_Job 1:_
Using the passage, answer each question briefly:
(a) Which philosopher does the passage quote on living in a "relationship" with our ancestors and nature?
(b) Into which three channels are the scanned images split?
(c) Onto what are the channels transferred before being reassembled as photo etching prints?

_Page extract:_
The universe has always evoked wonder both in a scientific and in an existential way. As human beings we can’t really understand or grasp the dimensions in time and space. From a phenomenological perspective the philosopher Merleau Ponty [2] explains the feeling of living in a “relationship” with our ancestors and the nature like this: “Intellectualism is the recognition of this immanent unity of the things: the constituent moments of the thing are not simply contingently contiguous to one another; they are internally, intentionally, or meaningfully related to one another.” [3] Ponty is talking into a dualism, where on one hand he describes that everything is connected in unity and on the other hand he elsewhere describes that a thing has its own essence. His point is that we are not only living in casual relationship, but in a meaningful way we are completely integrated into an immanent unity.

Ponty means that the essence of the “thing” is speaking “the very voice... [the] ultimate truth” [4]. Because of the unity we can, on the pre-verbal level through our senses, “listen” to this voice and connect to the essence and we will get a feeling of meaning. Ponty describes that we can receive small snapshots of the essence, when we let ourselves be present and dwell on in the moment. Our perception and senses are the highway to philosophical reflection and meaningfulness in life.

In the working process the photographs have undergone a transformation from factual images in a scientific book to sensuous works of art. The images are scanned, enlarged and split into three channels (yellow, red and blue), then transferred onto polymer plates and reassembled again as photo etching prints. In a slow process by hand the inks are pressed into the paper and merge with the fibers. The prints contain traces of the artist’s actions, choices and fingerprints – rose from the personal story and now appear as unique artworks.

_Job 2:_ Return, character for character, the part of the entries that opens with the line containing "At what distance from the lens" and closes with the last line of the entries, both ends included.

(Recorded data)
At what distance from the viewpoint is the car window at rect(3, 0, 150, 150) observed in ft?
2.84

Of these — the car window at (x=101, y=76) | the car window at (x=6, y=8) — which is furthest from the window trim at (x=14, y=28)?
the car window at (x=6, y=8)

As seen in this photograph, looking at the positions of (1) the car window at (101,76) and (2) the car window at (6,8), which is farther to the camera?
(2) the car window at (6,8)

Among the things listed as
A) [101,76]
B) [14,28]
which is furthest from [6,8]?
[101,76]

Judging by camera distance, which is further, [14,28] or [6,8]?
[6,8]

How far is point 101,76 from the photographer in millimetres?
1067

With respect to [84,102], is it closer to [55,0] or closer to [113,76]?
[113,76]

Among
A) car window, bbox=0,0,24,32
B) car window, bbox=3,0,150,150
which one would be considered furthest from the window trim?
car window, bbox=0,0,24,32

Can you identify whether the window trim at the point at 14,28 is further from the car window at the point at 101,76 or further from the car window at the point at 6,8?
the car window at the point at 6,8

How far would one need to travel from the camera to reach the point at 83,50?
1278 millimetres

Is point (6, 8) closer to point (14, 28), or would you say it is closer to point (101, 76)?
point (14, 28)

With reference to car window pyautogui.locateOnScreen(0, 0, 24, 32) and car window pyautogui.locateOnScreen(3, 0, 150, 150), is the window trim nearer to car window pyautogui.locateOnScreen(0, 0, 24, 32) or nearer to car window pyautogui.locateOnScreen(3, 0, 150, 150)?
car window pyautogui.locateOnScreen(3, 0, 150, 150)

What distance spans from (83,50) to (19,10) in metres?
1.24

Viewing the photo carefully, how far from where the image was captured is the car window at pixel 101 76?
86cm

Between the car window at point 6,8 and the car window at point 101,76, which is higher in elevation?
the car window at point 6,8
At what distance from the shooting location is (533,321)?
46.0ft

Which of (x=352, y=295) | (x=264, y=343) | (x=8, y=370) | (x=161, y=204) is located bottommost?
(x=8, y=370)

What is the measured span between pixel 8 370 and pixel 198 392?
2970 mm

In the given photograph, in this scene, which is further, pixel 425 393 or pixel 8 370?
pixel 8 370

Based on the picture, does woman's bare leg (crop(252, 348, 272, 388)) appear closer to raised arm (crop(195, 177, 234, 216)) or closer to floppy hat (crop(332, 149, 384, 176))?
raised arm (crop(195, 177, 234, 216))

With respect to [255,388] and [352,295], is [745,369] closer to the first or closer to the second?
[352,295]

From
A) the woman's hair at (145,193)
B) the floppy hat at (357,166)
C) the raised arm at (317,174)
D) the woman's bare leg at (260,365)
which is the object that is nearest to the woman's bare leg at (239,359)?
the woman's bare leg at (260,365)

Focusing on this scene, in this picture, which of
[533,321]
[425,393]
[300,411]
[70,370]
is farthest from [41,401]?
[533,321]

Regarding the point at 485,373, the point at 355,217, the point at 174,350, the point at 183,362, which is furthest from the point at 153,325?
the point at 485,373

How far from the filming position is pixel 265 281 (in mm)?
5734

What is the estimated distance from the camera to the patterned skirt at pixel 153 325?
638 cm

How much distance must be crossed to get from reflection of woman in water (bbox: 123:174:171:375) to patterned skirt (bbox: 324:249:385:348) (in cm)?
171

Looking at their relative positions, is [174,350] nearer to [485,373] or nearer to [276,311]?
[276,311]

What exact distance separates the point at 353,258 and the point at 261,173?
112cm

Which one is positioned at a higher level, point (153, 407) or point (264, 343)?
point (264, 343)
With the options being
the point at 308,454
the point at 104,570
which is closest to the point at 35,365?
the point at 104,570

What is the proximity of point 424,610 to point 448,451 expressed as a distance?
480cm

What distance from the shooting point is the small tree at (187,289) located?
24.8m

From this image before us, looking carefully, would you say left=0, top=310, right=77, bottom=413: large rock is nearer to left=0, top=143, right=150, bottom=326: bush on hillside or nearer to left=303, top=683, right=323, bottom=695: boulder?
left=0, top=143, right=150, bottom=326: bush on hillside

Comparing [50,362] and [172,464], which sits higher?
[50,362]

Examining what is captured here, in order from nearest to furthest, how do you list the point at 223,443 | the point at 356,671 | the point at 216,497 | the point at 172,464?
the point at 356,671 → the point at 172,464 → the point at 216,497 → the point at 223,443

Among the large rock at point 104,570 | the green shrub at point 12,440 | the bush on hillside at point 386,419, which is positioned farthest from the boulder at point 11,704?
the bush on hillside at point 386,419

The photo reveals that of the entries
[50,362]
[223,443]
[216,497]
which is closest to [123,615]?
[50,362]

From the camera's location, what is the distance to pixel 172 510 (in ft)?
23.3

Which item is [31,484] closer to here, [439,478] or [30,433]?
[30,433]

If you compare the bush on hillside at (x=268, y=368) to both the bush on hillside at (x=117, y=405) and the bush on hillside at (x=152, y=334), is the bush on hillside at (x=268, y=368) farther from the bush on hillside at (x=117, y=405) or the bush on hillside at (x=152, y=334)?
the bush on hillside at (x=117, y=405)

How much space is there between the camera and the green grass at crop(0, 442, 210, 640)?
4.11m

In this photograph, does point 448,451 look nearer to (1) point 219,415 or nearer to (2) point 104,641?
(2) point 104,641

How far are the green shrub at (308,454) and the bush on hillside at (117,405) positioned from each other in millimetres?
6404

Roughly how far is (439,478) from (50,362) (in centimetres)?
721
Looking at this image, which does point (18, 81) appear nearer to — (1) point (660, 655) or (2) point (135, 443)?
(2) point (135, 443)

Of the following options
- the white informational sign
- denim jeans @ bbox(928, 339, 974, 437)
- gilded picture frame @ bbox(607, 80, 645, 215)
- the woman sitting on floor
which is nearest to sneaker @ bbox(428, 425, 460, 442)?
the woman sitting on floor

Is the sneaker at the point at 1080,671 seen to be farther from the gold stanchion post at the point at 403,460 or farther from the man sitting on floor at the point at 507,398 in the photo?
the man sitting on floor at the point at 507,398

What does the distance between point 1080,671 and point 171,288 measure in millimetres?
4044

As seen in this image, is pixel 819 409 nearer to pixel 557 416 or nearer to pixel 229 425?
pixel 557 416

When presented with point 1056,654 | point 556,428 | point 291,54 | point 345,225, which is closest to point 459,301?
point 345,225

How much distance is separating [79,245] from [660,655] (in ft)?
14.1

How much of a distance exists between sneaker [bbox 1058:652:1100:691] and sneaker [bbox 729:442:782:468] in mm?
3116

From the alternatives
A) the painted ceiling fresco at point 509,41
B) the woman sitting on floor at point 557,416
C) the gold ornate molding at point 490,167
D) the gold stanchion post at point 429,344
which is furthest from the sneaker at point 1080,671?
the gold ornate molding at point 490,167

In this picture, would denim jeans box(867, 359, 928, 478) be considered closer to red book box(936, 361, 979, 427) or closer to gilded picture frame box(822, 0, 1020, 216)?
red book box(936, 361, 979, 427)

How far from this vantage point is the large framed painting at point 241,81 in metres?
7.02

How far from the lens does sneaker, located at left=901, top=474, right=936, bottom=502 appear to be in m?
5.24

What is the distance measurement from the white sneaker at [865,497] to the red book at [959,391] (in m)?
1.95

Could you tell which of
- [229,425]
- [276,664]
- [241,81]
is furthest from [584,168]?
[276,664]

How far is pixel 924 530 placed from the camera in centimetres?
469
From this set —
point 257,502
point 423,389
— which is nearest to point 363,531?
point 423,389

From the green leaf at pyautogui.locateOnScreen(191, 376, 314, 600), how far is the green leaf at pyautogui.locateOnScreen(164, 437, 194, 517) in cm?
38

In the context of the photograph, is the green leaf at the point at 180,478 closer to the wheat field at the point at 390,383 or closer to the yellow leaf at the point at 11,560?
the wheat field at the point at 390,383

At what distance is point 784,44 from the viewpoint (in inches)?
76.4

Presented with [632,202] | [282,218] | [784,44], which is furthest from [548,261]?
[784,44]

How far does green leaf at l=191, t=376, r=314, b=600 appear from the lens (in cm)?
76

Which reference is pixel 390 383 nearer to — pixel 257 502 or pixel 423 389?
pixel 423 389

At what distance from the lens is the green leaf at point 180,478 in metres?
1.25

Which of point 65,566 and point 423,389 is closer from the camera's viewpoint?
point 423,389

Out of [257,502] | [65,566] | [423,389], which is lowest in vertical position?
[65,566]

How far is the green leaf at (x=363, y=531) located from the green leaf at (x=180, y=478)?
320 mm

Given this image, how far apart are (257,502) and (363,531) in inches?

_Complete output 1:_
(a) Merleau Ponty
(b) Yellow, red and blue
(c) Polymer plates

_Complete output 2:_
At what distance from the lens is the green leaf at point 180,478 in metres?
1.25

Which of point 65,566 and point 423,389 is closer from the camera's viewpoint?
point 423,389

Out of [257,502] | [65,566] | [423,389], which is lowest in vertical position?
[65,566]

How far is the green leaf at (x=363, y=531) located from the green leaf at (x=180, y=478)?
320 mm

Given this image, how far apart are (257,502) and (363,531) in inches?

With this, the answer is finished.